Fred Thomas (Ypsilanti Records)
I feel like the best record that came out this year or any year ever is "Person
Pitch" by Panda Bear, though I really think he should have stuck with
the original working title "The Witch Comes Home To Roost", or the
runner-up title "Grab The Lemons and Make A Smoothie, All You Strange
And Overly-Excitable People With Your Person-Face Persony Pal People".
But the alliterating front-runner is just as good, and any name would have
been just another detail on the outside of this treasure trove of sample-based
sonic bliss pills. The real strangeness and success of the PB record is how
the simplistic approach to these songs could have come off as small-minded,
too skeletal or coyly twee, but instead breaks through all that to usher in
a new kind of pop music. Simple and repetitive in both musical form and lyrical
content, barren and unchanging for long stretches of time, running intricate
counter-melodies over what are essentially one-chord songs, but never ever
boring or boneheaded. In fact, this is one record that I could listen to all
day actually, not just the way where you say "I could listen to this
all day!" and that means twice or maybe four times in a week.
In the same way where what seems like less-than-stellar musical choices actually
sound surprisingly great, the somewhat overlooked record "Star Destroyer"
by Alex Delivery handed up lots of corny synth runs, elongated jams that went
all over the place with no direction in mind, quick-turning and overbearing
prog-y song structures and in general a ton of goofy shit... AND IT RULED!
Taken out of context or looked at on paper, any of the gurgling schizophonic
elements that make up the Faust-worshiping fare of this record would be really
lame, but somehow there is a glue that both holds it all together and makes
the bad tastes taste great together. Not many people I've talked to got this
record on their radar, but it's a sweet strange sound worth hearing.
Phosphorescent's "Pride" stood as the best he's done as of yet and
a calming and sad symphony of vocal loops and low-light joys.

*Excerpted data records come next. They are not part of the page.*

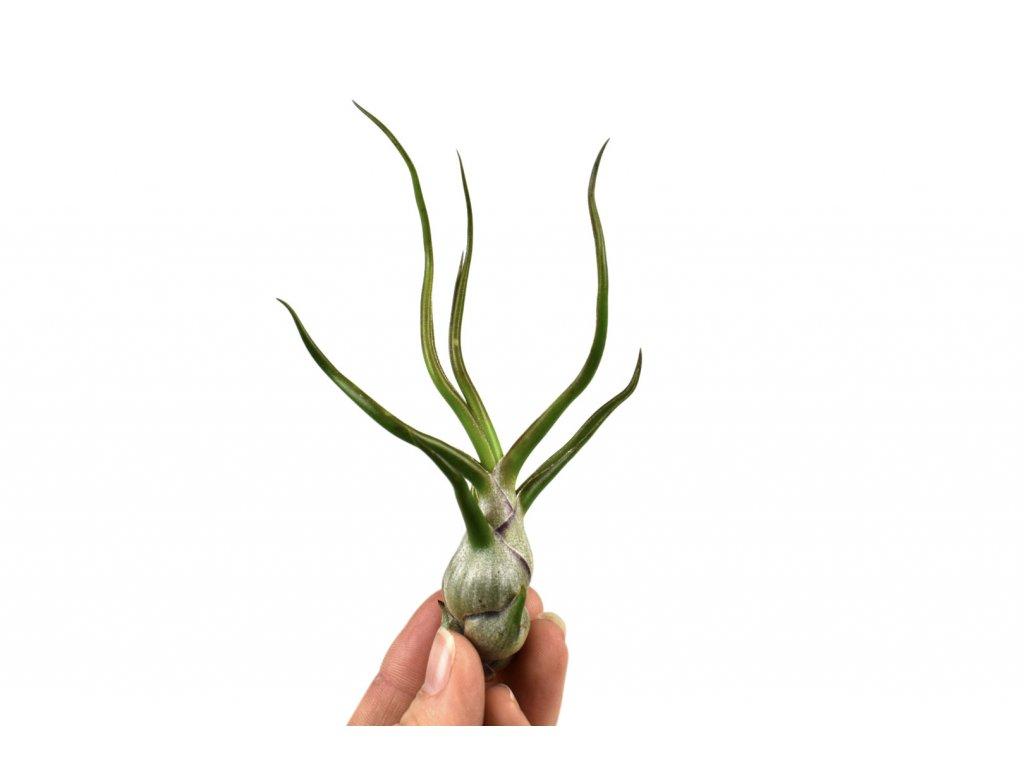 tillandsia bulbosa florecita
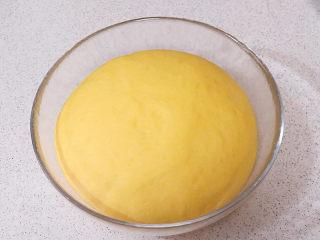 花样面点之【南瓜蝴蝶花卷】,发酵2.5倍大小,用手指戳一个洞不回缩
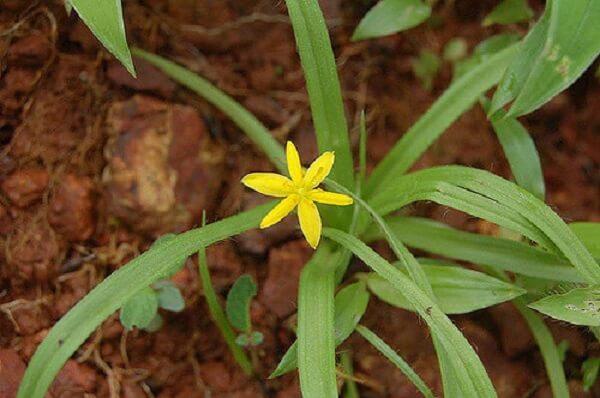 Sâm cau - có lá giống lá cau, cây thường chỉ cao 20 - 30cm, sống lâu năm, hoa vàng.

The Chromatics' "Night Drive" took the band from basement rat dissection
and re-wired skree tactics to straight up Italo Disco, all the songs at a
sturdy and hypnotic 107 bpm, setting a thematic vibe somewhere between Kate
Bush and Goblin.
A Sunny Day In Glasgow might be the first in a long line of new bands in a
time where the world is out of band names. It's not their fault and it's too
bad because their debut full-length "Scribble Mural Comic Journal"

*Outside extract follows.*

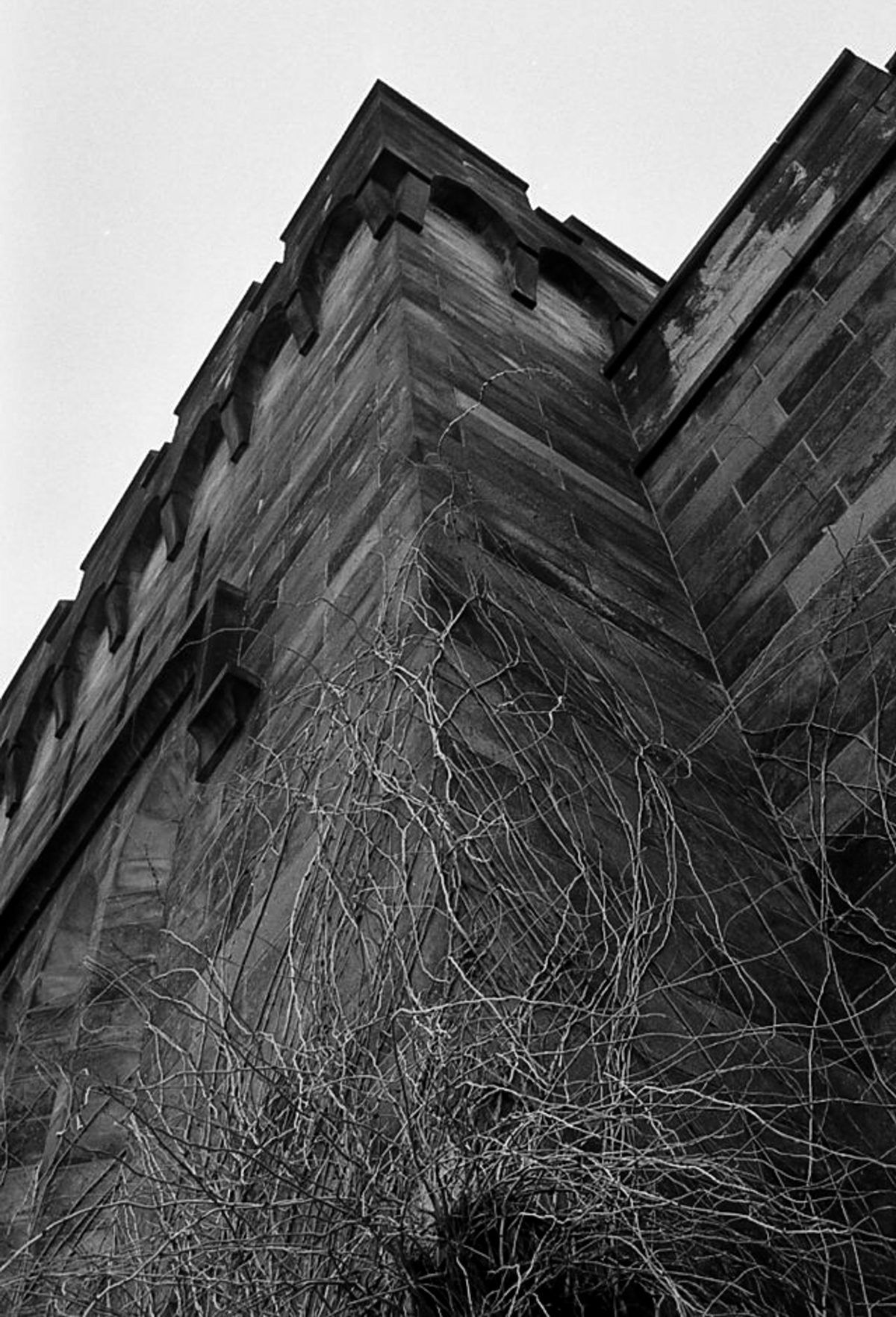 Eastern State Penitentiary's Gothic castle style architecture instills feelings of awe, power, and fear. I was limited by the lens I brought and couldn't capture the whole facade so I choose to focus on eery vines creeping up the stone walls.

is a clever and jittery scrap book of bedroom laptop drum sounds, twee-informed
vocals and a new breed of shoegazey guitar wash that doesn't really owe as
much to it's historical reference point as the composer's ideas of those reference
points. Deerhunter's record was kind of like that, too, but less twee, and
seemingly more fake crazy.
High Places made a new 7" and had a bunch of songs online this year,
and also happen to be the best band in Brooklyn. They might not have an album-of-the-year
or an album this year, but they still make the list on charismatic, inspiring
and waterfalls-of-joy style sound alone.
Thurston Moore put on the best show I saw at South By Southwest this year,
backed up by Samara Lubeski and Steve Shelley. It actually felt like a show
instead of a beer commercial, and the atmosphere was so thick with the sound
and vibe the trio was putting out, you felt like you were watching some new
amazing band for the first time, enough so to forget the somewhat inhibiting
indie mythos that surrounds the "Your Band Could Be My Life" icons.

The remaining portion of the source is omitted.